Some smart cookies have implemented a brain-computer interface that can synthesize speech from thought in near real-time. Described in a paper published in Nature Neuroscience this week, the neuroprosthesis is intended to allow patients with severe paralysis and anarthria – loss of speech – to communicate by turning brain signals into synthesized words. "Our streaming approach brings the same rapid speech decoding capacity of devices like Alexa and Siri to neuroprostheses," said Gopala Anumanchipalli – assistant professor of electrical engineering and computer sciences at University of California, Berkeley and co-principal investigator of the study, done in conjunction with UC San Francisco – in a statement .
"Using a similar type of algorithm, we found that we could decode neural data and, for the first time, enable near-synchronous voice streaming. The result is more naturalistic, fluent speech synthesis." The project improves on work published in 2023 by reducing the latency to decode thought and turn it into speech, which at the time took about eight seconds to produce a sentence.
As demonstrated in this video, below, the new process works roughly 8x faster, operating in near real-time. Youtube Video It begins by reading the patient's electrical brain signals after the intent to speak has been formed but before the thought has produced a vocal muscle response. "We are essentially intercepting signals where the thought is translated into articulation and in the middle of that motor control," said co-lead author Cheol Jun Cho, UC Berkeley PhD student in electrical engineering and computer sciences, in a statement.
"So what we’re decoding is after a thought has happened, after we’ve decided what to say, after we’ve decided what words to use and how to move our vocal-tract muscles." The neuroprosthesis works by passing 80ms chunks of electrocorticogram (ECoG) data through a neural encoder and then using a deep learning recurrent neural network transducer model to convert brain signals to sounds. The researchers used a recording of the patient's pre-injury voice to make the model's output sound more like natural speech.

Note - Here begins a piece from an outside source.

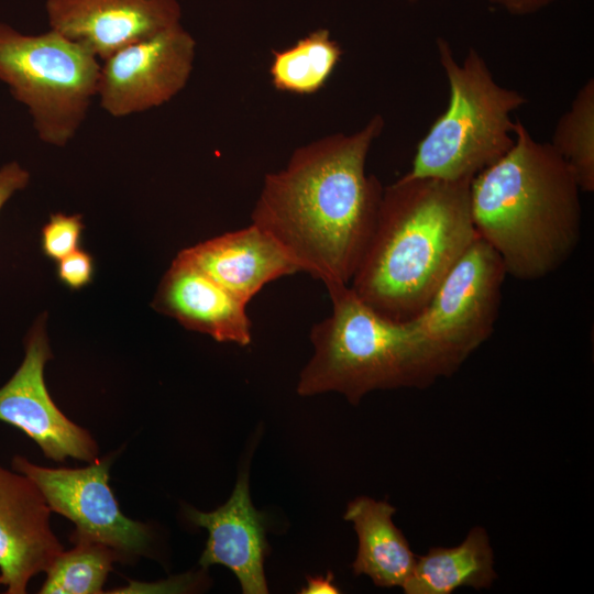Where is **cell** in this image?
I'll list each match as a JSON object with an SVG mask.
<instances>
[{"label":"cell","instance_id":"1","mask_svg":"<svg viewBox=\"0 0 594 594\" xmlns=\"http://www.w3.org/2000/svg\"><path fill=\"white\" fill-rule=\"evenodd\" d=\"M385 125L375 114L354 133L299 146L265 175L251 222L324 285H349L373 232L384 187L365 170Z\"/></svg>","mask_w":594,"mask_h":594},{"label":"cell","instance_id":"2","mask_svg":"<svg viewBox=\"0 0 594 594\" xmlns=\"http://www.w3.org/2000/svg\"><path fill=\"white\" fill-rule=\"evenodd\" d=\"M470 183L402 176L384 187L376 222L349 284L381 315L417 317L477 238Z\"/></svg>","mask_w":594,"mask_h":594},{"label":"cell","instance_id":"3","mask_svg":"<svg viewBox=\"0 0 594 594\" xmlns=\"http://www.w3.org/2000/svg\"><path fill=\"white\" fill-rule=\"evenodd\" d=\"M515 141L470 183V210L479 238L521 280L556 272L581 238V188L549 142L515 120Z\"/></svg>","mask_w":594,"mask_h":594},{"label":"cell","instance_id":"4","mask_svg":"<svg viewBox=\"0 0 594 594\" xmlns=\"http://www.w3.org/2000/svg\"><path fill=\"white\" fill-rule=\"evenodd\" d=\"M332 310L310 330L314 353L300 372L297 394L337 392L358 405L370 392L425 388L446 372L410 320L385 317L349 285H326Z\"/></svg>","mask_w":594,"mask_h":594},{"label":"cell","instance_id":"5","mask_svg":"<svg viewBox=\"0 0 594 594\" xmlns=\"http://www.w3.org/2000/svg\"><path fill=\"white\" fill-rule=\"evenodd\" d=\"M449 86V102L419 141L406 178L471 182L513 146L512 113L527 103L516 89L499 85L484 57L469 48L461 63L449 42L436 41Z\"/></svg>","mask_w":594,"mask_h":594},{"label":"cell","instance_id":"6","mask_svg":"<svg viewBox=\"0 0 594 594\" xmlns=\"http://www.w3.org/2000/svg\"><path fill=\"white\" fill-rule=\"evenodd\" d=\"M100 68L89 50L51 29L28 35L0 22V81L25 106L46 144L74 139L97 97Z\"/></svg>","mask_w":594,"mask_h":594},{"label":"cell","instance_id":"7","mask_svg":"<svg viewBox=\"0 0 594 594\" xmlns=\"http://www.w3.org/2000/svg\"><path fill=\"white\" fill-rule=\"evenodd\" d=\"M506 275L499 255L477 235L410 320L447 376L493 333Z\"/></svg>","mask_w":594,"mask_h":594},{"label":"cell","instance_id":"8","mask_svg":"<svg viewBox=\"0 0 594 594\" xmlns=\"http://www.w3.org/2000/svg\"><path fill=\"white\" fill-rule=\"evenodd\" d=\"M110 464V458H97L81 469H50L22 455L11 460V468L37 486L50 509L74 522L70 539L103 543L125 560L145 553L151 534L122 514L109 486Z\"/></svg>","mask_w":594,"mask_h":594},{"label":"cell","instance_id":"9","mask_svg":"<svg viewBox=\"0 0 594 594\" xmlns=\"http://www.w3.org/2000/svg\"><path fill=\"white\" fill-rule=\"evenodd\" d=\"M196 41L182 23L112 54L100 68L97 97L114 118L160 107L191 75Z\"/></svg>","mask_w":594,"mask_h":594},{"label":"cell","instance_id":"10","mask_svg":"<svg viewBox=\"0 0 594 594\" xmlns=\"http://www.w3.org/2000/svg\"><path fill=\"white\" fill-rule=\"evenodd\" d=\"M45 320L46 315H42L34 322L25 338L21 365L0 387V421L28 435L48 459L91 462L98 455L96 441L58 409L45 385L44 366L52 358Z\"/></svg>","mask_w":594,"mask_h":594},{"label":"cell","instance_id":"11","mask_svg":"<svg viewBox=\"0 0 594 594\" xmlns=\"http://www.w3.org/2000/svg\"><path fill=\"white\" fill-rule=\"evenodd\" d=\"M50 29L105 61L180 24L178 0H46Z\"/></svg>","mask_w":594,"mask_h":594},{"label":"cell","instance_id":"12","mask_svg":"<svg viewBox=\"0 0 594 594\" xmlns=\"http://www.w3.org/2000/svg\"><path fill=\"white\" fill-rule=\"evenodd\" d=\"M51 512L28 476L0 464V584L7 594L26 593L31 579L64 550Z\"/></svg>","mask_w":594,"mask_h":594},{"label":"cell","instance_id":"13","mask_svg":"<svg viewBox=\"0 0 594 594\" xmlns=\"http://www.w3.org/2000/svg\"><path fill=\"white\" fill-rule=\"evenodd\" d=\"M185 514L189 521L209 534L199 559L201 566H227L245 594L268 592L264 573L268 550L264 517L251 502L246 472L239 475L230 498L222 506L209 513L187 507Z\"/></svg>","mask_w":594,"mask_h":594},{"label":"cell","instance_id":"14","mask_svg":"<svg viewBox=\"0 0 594 594\" xmlns=\"http://www.w3.org/2000/svg\"><path fill=\"white\" fill-rule=\"evenodd\" d=\"M152 306L188 330L218 342L246 346L252 342L248 304L179 254L164 274Z\"/></svg>","mask_w":594,"mask_h":594},{"label":"cell","instance_id":"15","mask_svg":"<svg viewBox=\"0 0 594 594\" xmlns=\"http://www.w3.org/2000/svg\"><path fill=\"white\" fill-rule=\"evenodd\" d=\"M178 254L245 304L266 284L300 272L277 242L252 222Z\"/></svg>","mask_w":594,"mask_h":594},{"label":"cell","instance_id":"16","mask_svg":"<svg viewBox=\"0 0 594 594\" xmlns=\"http://www.w3.org/2000/svg\"><path fill=\"white\" fill-rule=\"evenodd\" d=\"M395 512L387 502L360 496L348 504L343 516L353 524L359 540L354 574H365L381 587H403L417 558L393 522Z\"/></svg>","mask_w":594,"mask_h":594},{"label":"cell","instance_id":"17","mask_svg":"<svg viewBox=\"0 0 594 594\" xmlns=\"http://www.w3.org/2000/svg\"><path fill=\"white\" fill-rule=\"evenodd\" d=\"M496 578L486 530L473 527L459 546L433 547L425 556H417L402 588L407 594H451L463 586L490 588Z\"/></svg>","mask_w":594,"mask_h":594},{"label":"cell","instance_id":"18","mask_svg":"<svg viewBox=\"0 0 594 594\" xmlns=\"http://www.w3.org/2000/svg\"><path fill=\"white\" fill-rule=\"evenodd\" d=\"M341 56L330 32L318 29L285 50L273 51L272 84L285 92L315 94L326 85Z\"/></svg>","mask_w":594,"mask_h":594},{"label":"cell","instance_id":"19","mask_svg":"<svg viewBox=\"0 0 594 594\" xmlns=\"http://www.w3.org/2000/svg\"><path fill=\"white\" fill-rule=\"evenodd\" d=\"M549 143L572 169L581 191H594L593 78L578 90L559 118Z\"/></svg>","mask_w":594,"mask_h":594},{"label":"cell","instance_id":"20","mask_svg":"<svg viewBox=\"0 0 594 594\" xmlns=\"http://www.w3.org/2000/svg\"><path fill=\"white\" fill-rule=\"evenodd\" d=\"M74 547L62 551L48 566L42 594H100L112 569L122 560L112 548L87 539H70Z\"/></svg>","mask_w":594,"mask_h":594},{"label":"cell","instance_id":"21","mask_svg":"<svg viewBox=\"0 0 594 594\" xmlns=\"http://www.w3.org/2000/svg\"><path fill=\"white\" fill-rule=\"evenodd\" d=\"M85 229L81 215H51L42 229V251L45 256L59 261L79 249Z\"/></svg>","mask_w":594,"mask_h":594},{"label":"cell","instance_id":"22","mask_svg":"<svg viewBox=\"0 0 594 594\" xmlns=\"http://www.w3.org/2000/svg\"><path fill=\"white\" fill-rule=\"evenodd\" d=\"M56 271L58 279L69 289L84 288L94 277V257L87 251L77 249L58 261Z\"/></svg>","mask_w":594,"mask_h":594},{"label":"cell","instance_id":"23","mask_svg":"<svg viewBox=\"0 0 594 594\" xmlns=\"http://www.w3.org/2000/svg\"><path fill=\"white\" fill-rule=\"evenodd\" d=\"M30 173L18 162H9L0 167V211L7 201L30 183Z\"/></svg>","mask_w":594,"mask_h":594},{"label":"cell","instance_id":"24","mask_svg":"<svg viewBox=\"0 0 594 594\" xmlns=\"http://www.w3.org/2000/svg\"><path fill=\"white\" fill-rule=\"evenodd\" d=\"M492 4L514 15L536 13L557 0H487Z\"/></svg>","mask_w":594,"mask_h":594},{"label":"cell","instance_id":"25","mask_svg":"<svg viewBox=\"0 0 594 594\" xmlns=\"http://www.w3.org/2000/svg\"><path fill=\"white\" fill-rule=\"evenodd\" d=\"M302 594H338L340 588L334 584L333 574L308 576L307 584L300 591Z\"/></svg>","mask_w":594,"mask_h":594},{"label":"cell","instance_id":"26","mask_svg":"<svg viewBox=\"0 0 594 594\" xmlns=\"http://www.w3.org/2000/svg\"><path fill=\"white\" fill-rule=\"evenodd\" d=\"M407 1H408V2H411V3H415V2H417V1H419V0H407Z\"/></svg>","mask_w":594,"mask_h":594}]
</instances>
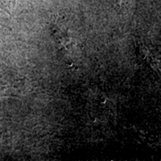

While this particular neuroprosthesis requires a direct electrical connection to the brain, the researchers believe their approach is generalizable to other interfaces, including surgically implanted microelectrode arrays (MEAs) and non-invasive surface electromyography (SEMG). The work builds on research funded by Facebook that the social media biz abandoned four years ago to pursue more market-friendly SEMG wrist sensors. Edward Chang, chair of neurosurgery at the UCSF, who oversaw the Facebook-funded project is the senior co-principal investigator of this latest study.
Code for the Streaming Brain2Speech Decoder has been posted to GitHub, in case anyone is looking to reproduce the researchers' results. ®.